Random bit of gaming trivia for you: the word “campaign” wasn’t always synonymous with “single-player story mode.” In fact, in the 16-bit era I recall playing numerous games in which the “campaign” was actually just one of several different game modes — it most commonly cropped up in flight sims, but occasionally made an appearance in other types of game, too.
Taking flight sims as the main example, a “campaign” mode tended to be what it sounds like: an ongoing campaign of the player against computer-controlled enemies, either through a linear sequence of missions like we have in many of today’s single-player modes, or through a more dynamic, strategic sort of affair that changed and evolved as the player took various actions.
One particular example I can think of was the then-popular flight sim Falcon 3.0, which was one of numerous F-16 simulators around at the time.

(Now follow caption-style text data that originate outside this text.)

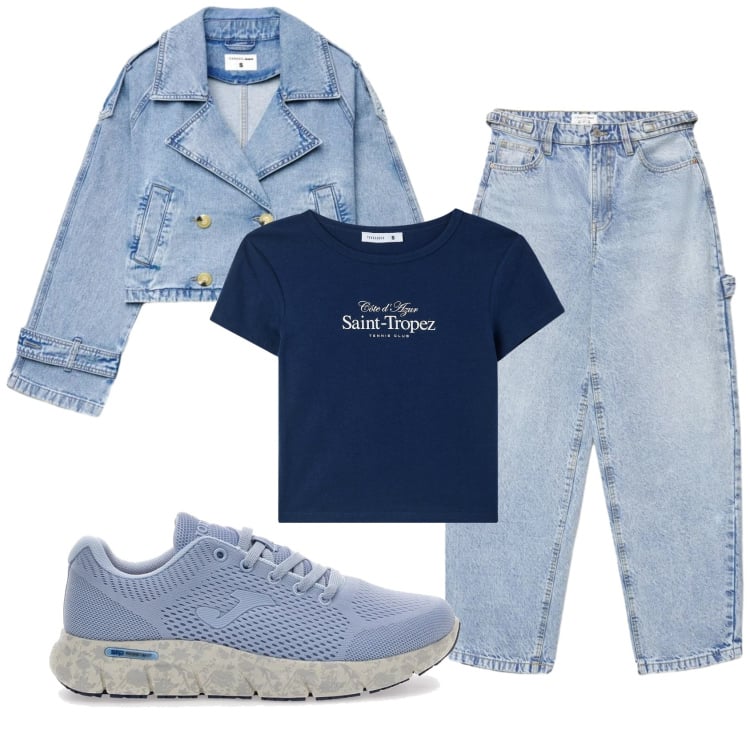 Outfit donna - Total look #2376082. Stile Casual per Scuola/Università. Abbinamento con caban, jeans, t-shirt, sneakers.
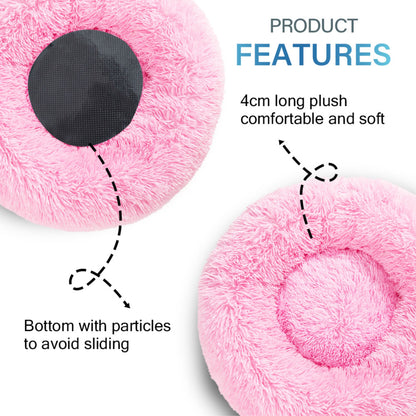 Fluffy Calming Donut Pet Bed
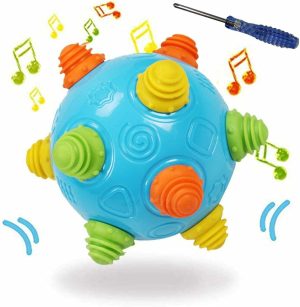 Bolas |   Brinquedo de Bola Musical para Bebês e Crianças Pequenas – Bola que se Move e Rasteja, Brinquedos Sensoriais de Aprendizado com Bolas que Saltam, Presente Ideal para Meninos e Meninas Bebês – Diversão Sem Fim para Crianças Bolas Azul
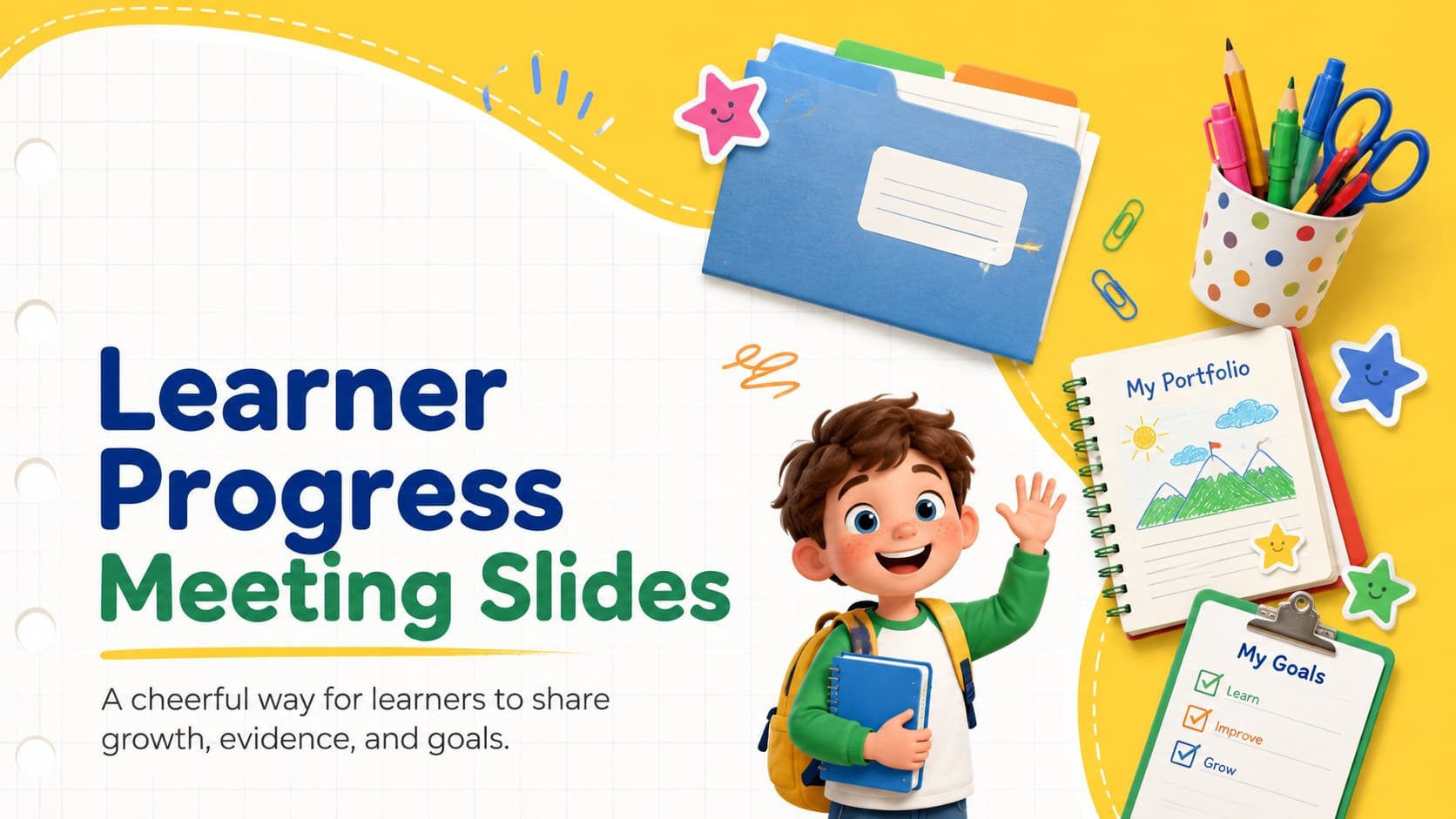 Bright yellow cover for Learner Progress Meeting Slides with playful school illustrations and a student-friendly subtitle.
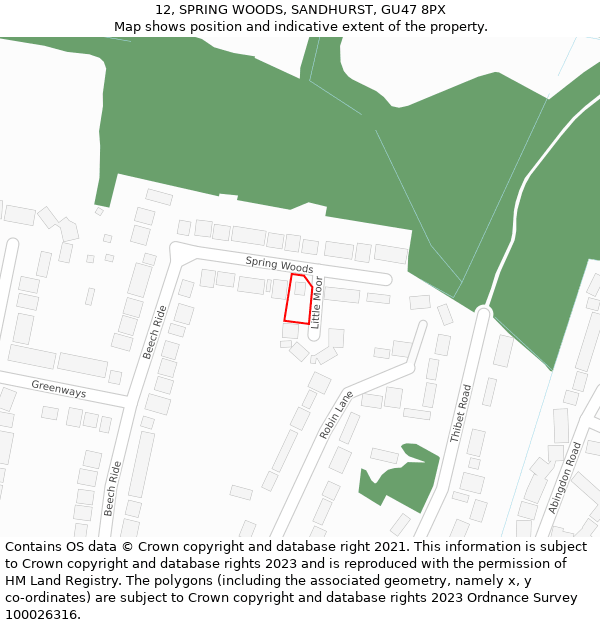12, SPRING WOODS, SANDHURST, GU47 8PX: Location map and indicative extent of plot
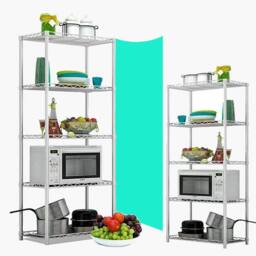 ATEK 5 Tier Metal Wire Shelving Unit for Storage Free Standing Shelves Rack Organizer for Garage, Kitchen, Utility Room or Office in Silver - thumbnail 7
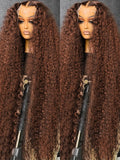 Chocolate Brown Deep Curly Wig – HD Lace Front Human Hair Glueless Wig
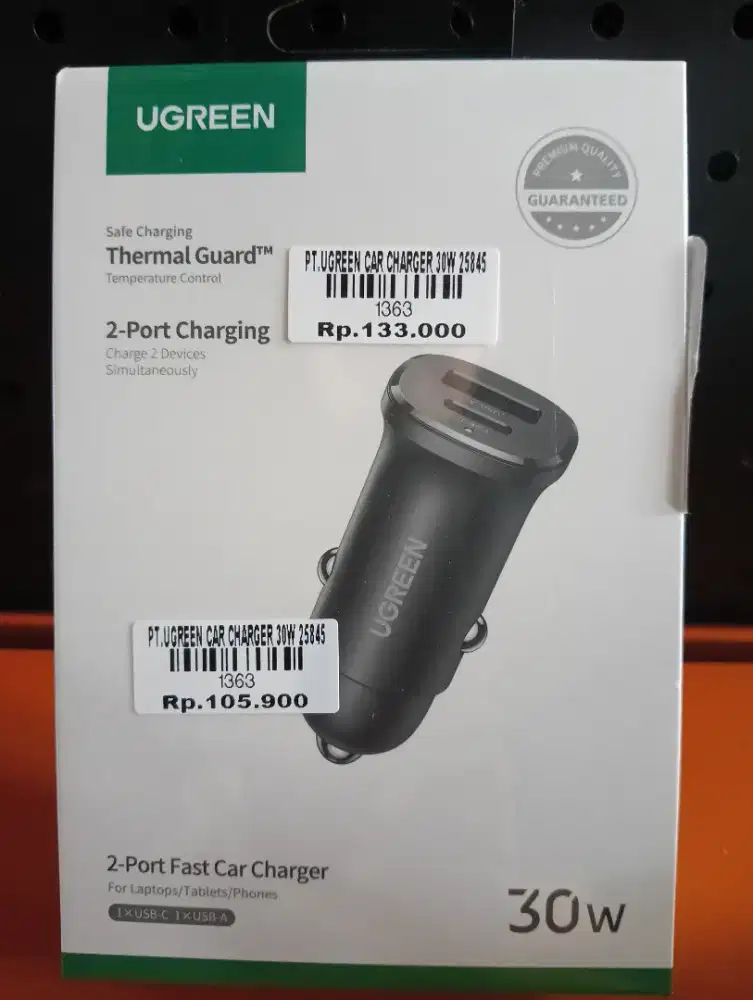 UGREEN CAR CHARGER 30W 25845 | ATLANTIS DAHSYAT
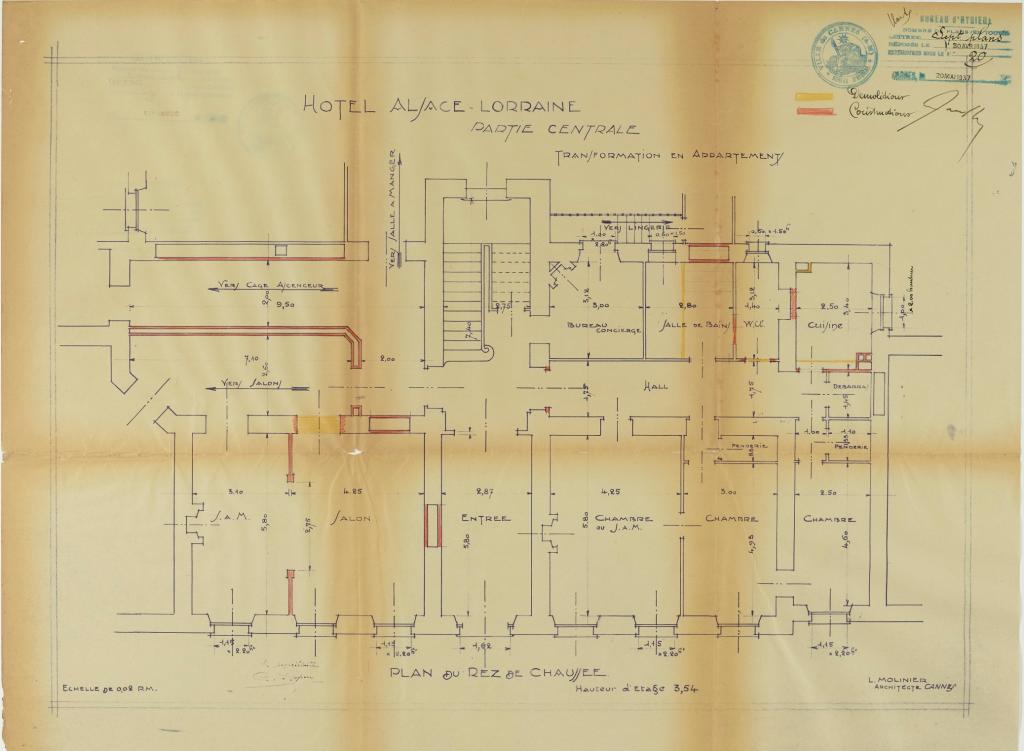 Hôtel Alsace-Lorraine. Partie centrale. Transformation en appartements. Plan du rez-de-chaussée, 1937. Il s'agit du corps central de la partie ouest.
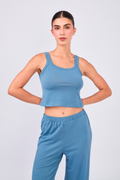 TOP DE ALGODÓN PIMA EN AZUL COBALTO – CHLEO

Past incarnations of Falcon had generally seen players taking on one-off missions, raising in rank and collecting medals through grinding the same missions over and over again. What Falcon 3 brought to the table was what was regarded as one of the best campaign modes ever seen in the genre at the time — I’m sure it’s been bettered by all manner of other games since, but I remember it being quite impressive at the time.
Looking the game up to better refresh my memory, in fact, it seems that Falcon 3.0 was, in fact, one of the first games ever to incorporate a dynamic campaign mode, and this is what drew praise. In fact, so confident were developers Spectrum Holobyte that they even gave the campaign engine its own branding: “Electronic Battlefield.”
Electronic Battlefield was originally intended to be a campaign engine that transcended individual games and allowed for multiple different products to interlink with one another for network games. Three games eventually made it to market: Falcon 3.0 itself, MiG-29: Deadly Adversary of Falcon 3.0 (for it was tradition that the F-16s in flight sims at the time would spend most of their time fighting MiG-29s, their biggest rival from the Soviets) and Falcon 3.0: Hornet: Naval Strike Fighter, which simulated the F/A-18 Hornet. These three games could all talk to each other in network sessions, but I never got a chance to try it; sadly, this was in an age prior to widespread use of the Internet and online play in general, so when it says “network game” it actually means LAN play — a luxury only really afforded to those who worked in offices.
So how is this kind of “campaign” different from what we have today? Well, the main thing is that it’s not scripted, and there doesn’t necessarily have to be an “end”. Falcon 3.0’s campaign simulated a conflict in which the player is just one element; through completing or failing various missions, they could help or hinder the war effort as a whole, presumably eventually culminating in one side or the other declaring victory. I never saw that as I wasn’t really very good at flight sims, despite enjoying them as a young ‘un, but I could tell my efforts were having an impact on the virtual war as a whole.
It was kind of cool, really — despite the fact there was no ongoing “story” like in, say, the later Strike Commander (which again concentrated on F-16s, but had a much more arcadey flight model), there was a real sense of emergent narrative — of things happening due to your actions rather than just being plopped down in front of either a limited selection of missions, or randomly-selected scenarios. It was pretty neat.